Tixr sells tickets to exclusive concerts like a Tyga performance at a night club in Arizona, general in-person festivals like ComplexCon, and partners with local vendors like The Acura Grand Prix of Long Beach to sell tickets to the races. Plus, Davari said it’s equipped to handle high-demand, so customers aren’t spending hours waiting in digital queues.

Like Token, Tixr has also found success with a rewards program — in the form of fan marketing.

“There's nothing more powerful in the core of any event, brand, any live entertainment, [than] the community behind it,” Davari said. “So we build technology to empower those fans and to reward them for bringing their friends and spreading the word.”

Basically, if a user gets a friend to purchase tickets to an event, then the original user gets rewarded in the form of discounts or upgrades.

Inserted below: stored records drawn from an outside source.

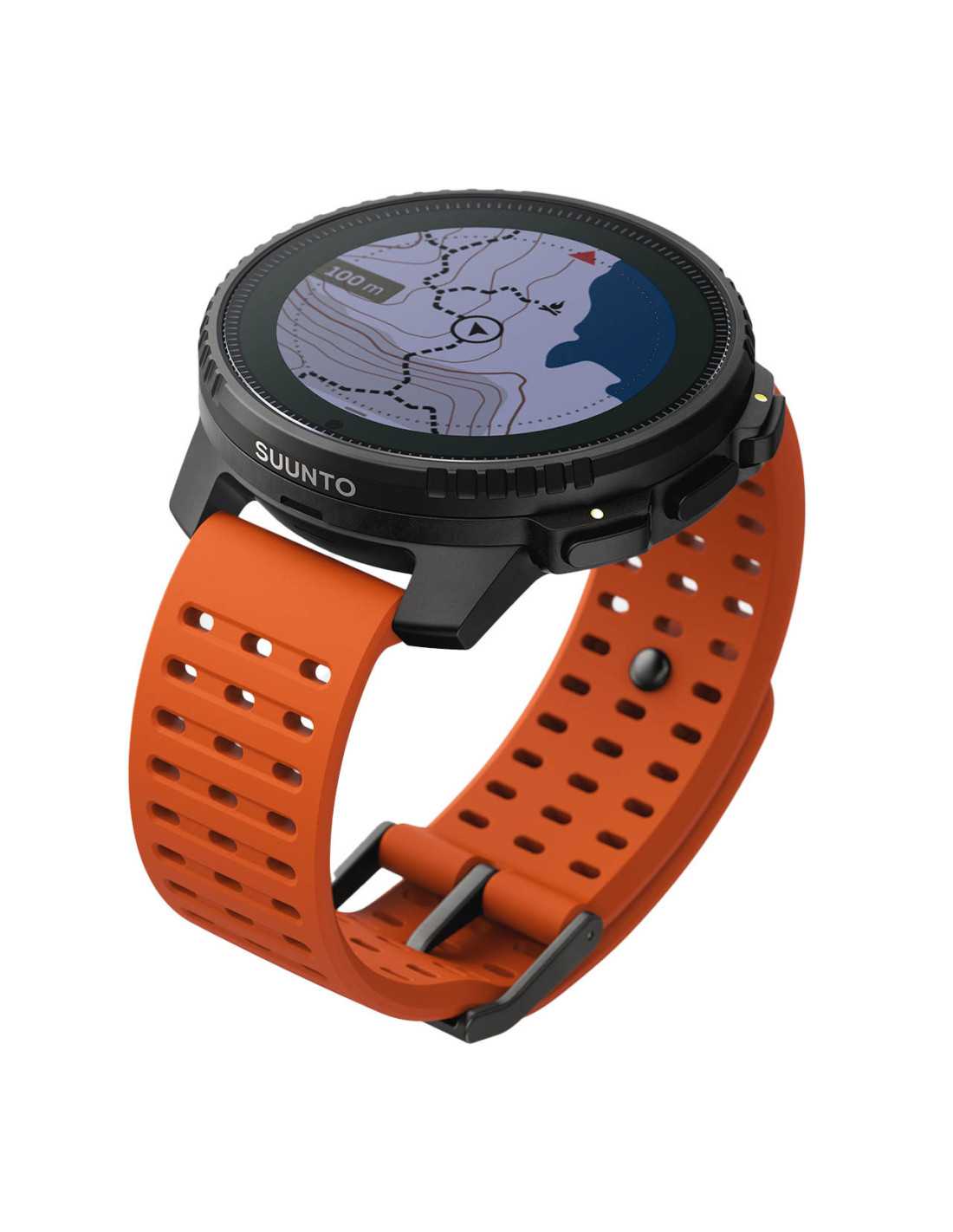 SUUNTO VERTICAL STEEL SOLAR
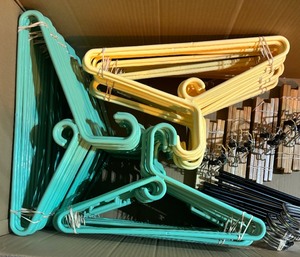Lots of Hangers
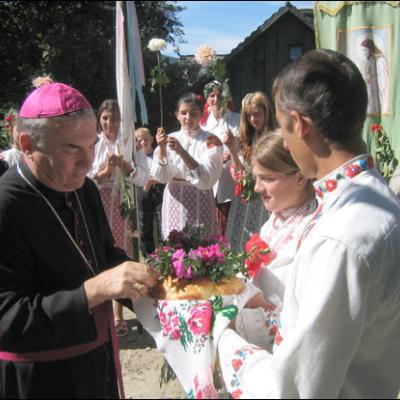 Centenarul Bisericii din Pleşa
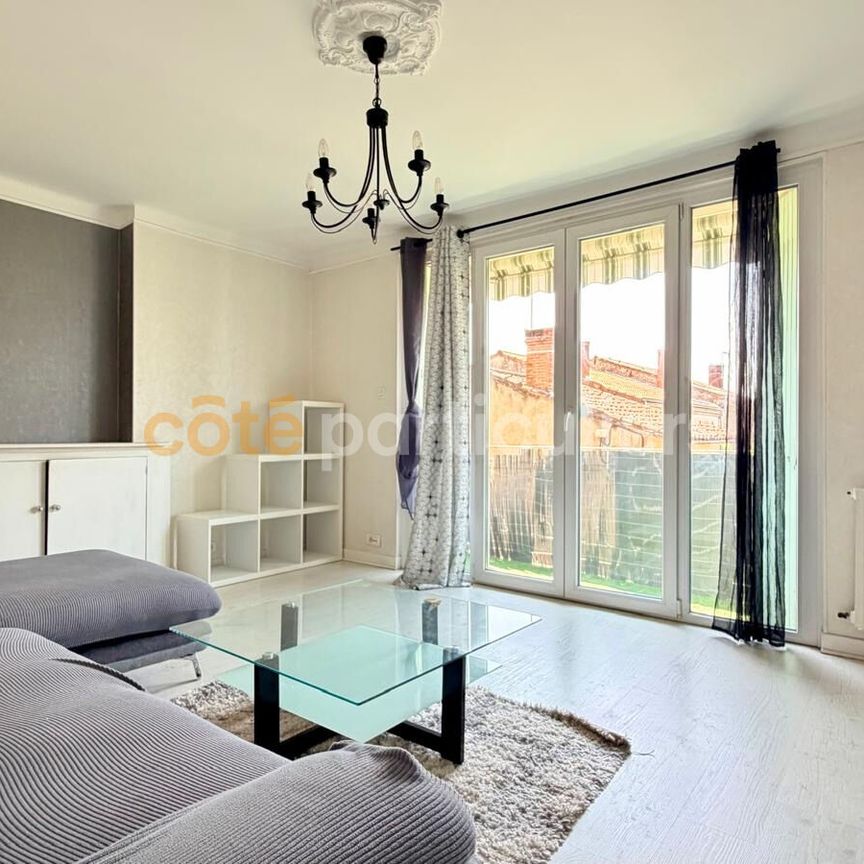 Location Appartement 3 pièces 67m² - Photo 1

Coupled with their platforms’ ability to handle high-demand events, both Jones and Davari believe their platforms have what it takes to take on Ticketmaster. Expansion into the metaverse, they think, will also help even the playing field.

“So imagine you can't go to Taylor Swift,” Jones said. “What if you could purchase an exclusive to actually go to that exact same show over the metaverse? An artist’s whole world can expand past the stage itself.”

With the way ticketing for events works now, obviously not everyone always gets the exact price, venue or date they want. There are “winners and losers.” Jones’s hope is that by expanding beyond in-person events, there can be more winners.

“If there’s 100,000 people who want to go to one show and there's 37,000 seats, 70,000 are out,” he said. “You can't fight that. But what we can do is start to give them other opportunities to do things in a different way and actually still participate.”

Jones and Davari both teased that their platforms have some exciting developments in the works, but for now both Token and Tixr are set on making their own space within the industry.

“We simply want to advance this industry and make it more efficient and more pleasurable for fans to buy,” Davari said. “That's it.”